Posted by Paul Malo on April 25, 2002 at 06:27:07:In Reply to: ArchWeek - Case Study: The Eames House posted by Kevin Matthews on April 24, 2002 at 20:53:29:
By coincidence (since just posting an adjoining reference to "good" versus "interesting" architecture) the Eames house has become a modern classic, as "good" work--not "interesting" in the sense of being shocking or remarkably different. It never was. The house was fairly "ordinary" when built (I remember), noted only slightly for it's industrial/whimsical aesthetic (very Eames). As I recall, up to this time, the Bauhaus manifesto was dreadfully earnest, almost religiously ascetic. High modernists regarded industrial products with solemn reverence. Theirs was a Germanic Sachlichkeit .
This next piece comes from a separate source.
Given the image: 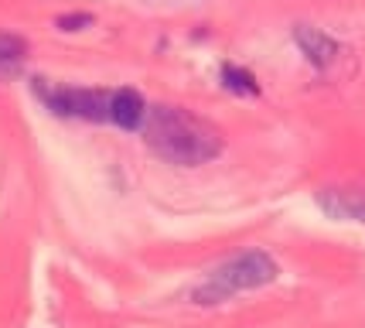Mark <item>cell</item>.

Charles and Ray Eames were witty, lighthearted designers and built a house embued with human charm, oddly assembled with industrially produced components. This probably was its principle impact. The building, devoid of its contents, may not fully convey this character. The Eames loved toys, for example, and folk art--they put a very personal stamp on the place.
The building itself is not capricious whimsy, however, but is highly rational and disciplined--in a word, "classical" It's really Miesian, in this sense, and has been a great example of how
classicism does not requre an augustly formal way of life.